The USCIS announced today that it has received enough H-1B visa petitions to meet the Fiscal Year 2008 cap. USCIS comments that they will use a random selection process for all the H-1B filings subject to the cap that were received on April 2 and April 3. Any petition received on those days but not chosen in the random selection process will be rejected and returned to the petitioner, along with the filing fee. In addition, any cap-subject petitions received on or after April 4, 2007 will be rejected. The earliest point that H-1B visas, subject to this cap, can be re-submitted will be April 1, 2008, when visas become available for Fiscal Year 2009.
As of end-of-day, Monday, USCIS received roughly 150,000 cap-subject H-1B petitions. The next step will be for USCIS to perform initial data entry of all those filings. Because of the amount of petitions received, we expect the random selection process will not begin for at least several weeks.
As of today, USCIS is not sure how many petitions were received for exemption H-1B visas, those 20,000 visas reserved for international petitioners with masters’ or higher degrees received in the U.S. USCIS will soon make an announcement regarding these petitions.
In addition, USCIS will continue to process petitions filed on behalf of H-1B workers that do not count toward the H-1B cap. These petitions include cases to extend the amount of time a current H-1B worker may remain in the U.S.; change the terms of employment for current H-1B workers; allow current H-1B workers to change employers; or allow current H-1B workers to work concurrently in a second H-1B position.

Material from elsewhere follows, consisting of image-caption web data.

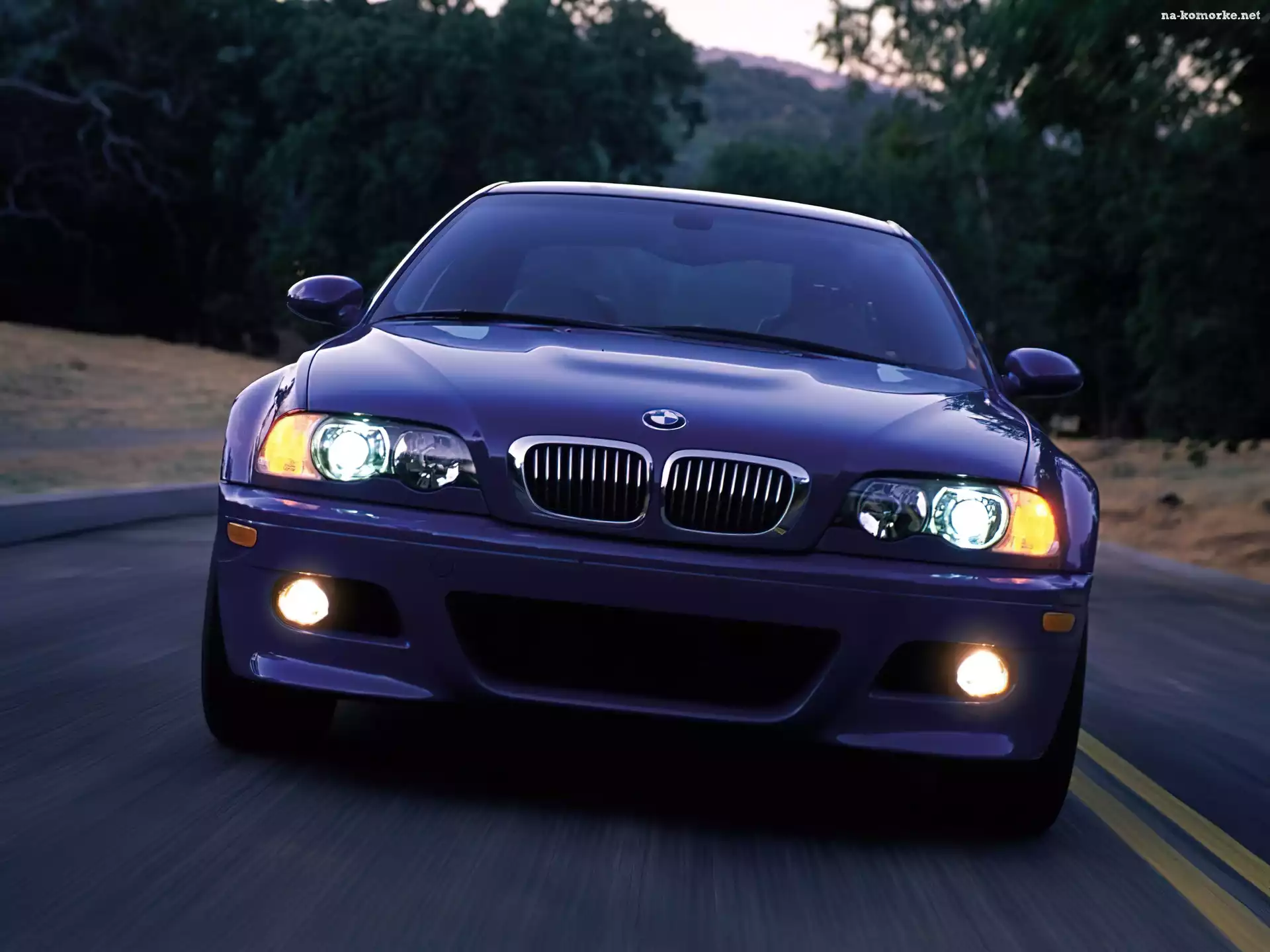 BMW M3, Przód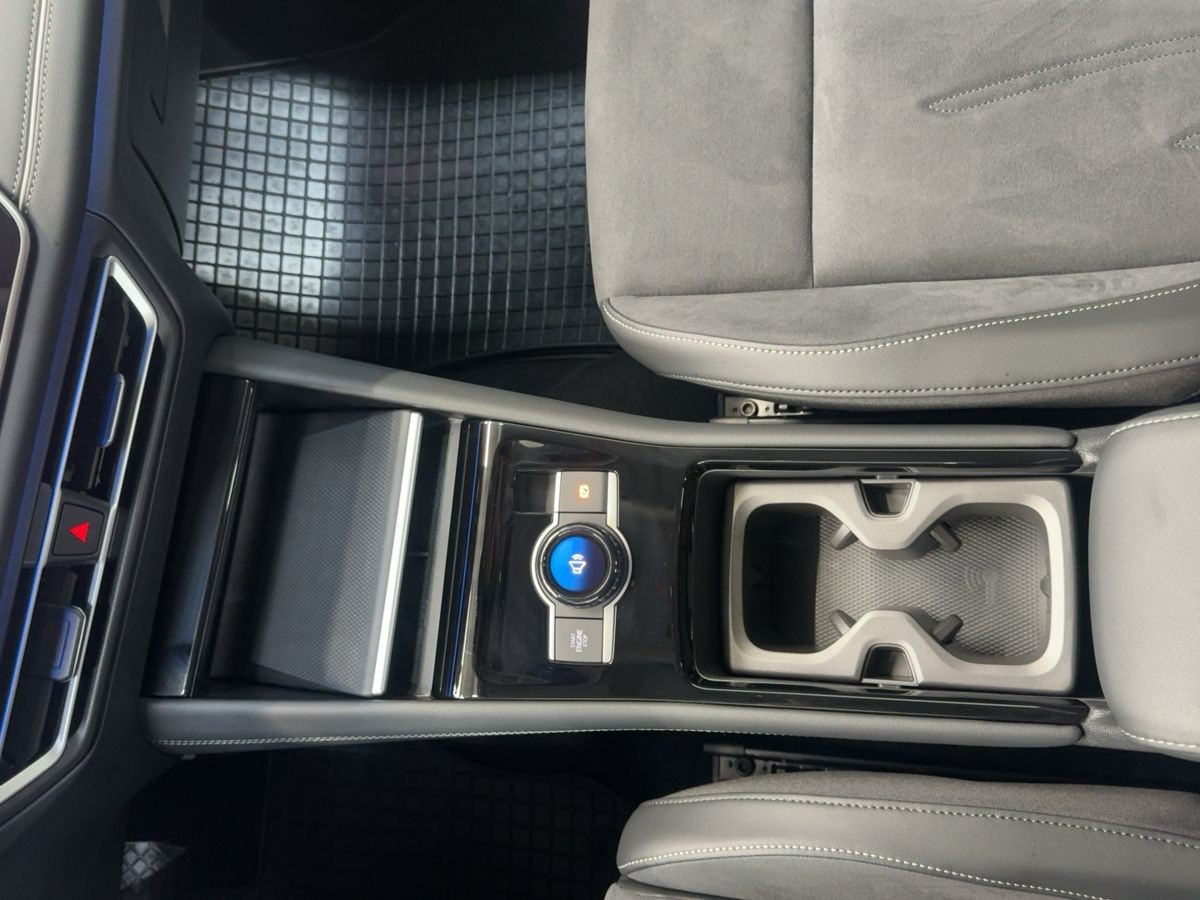 Tiguan 2.0 TDI DSG Elegance AHK ACC Navi LED-Matrix Kamera Sitzh. Climatronic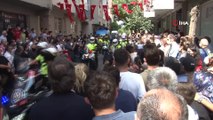 Şehit polis Erkan Gökteke'nin cenazesi helallik alınmak için evine getirildi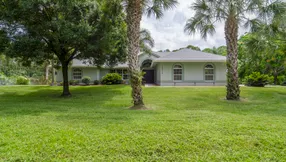JUST LISTED IN PALM BEACH GARDENS!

USCIS also notes that any other H-1B cases that are exempted from the cap will not be affected by this announcement.
USCIS posted a reminder to all customers that, as of Monday, April 2, 2007 all forms I-129 and I-539 should be filed directly with either the California or the Vermont Service Centers, whichever is applicable. To help you figure out which Service Center to file your applications to, USCIS has released two separate filing charts for each of the forms. Revised Forms I-129 and I-539, as posted online, will now reflect the correct direct filing address. It is essential that you file your forms with the correct Service Center. Please verify that you are using the correct filing address by doublechecking the information on the instructions of your form.
Please note that the Service Center where you file your petition will also be the Center that generates your receipt notice and completes adjudication of your case. USCIS believes that this new process will ensure that cases are processed in a more timely manner.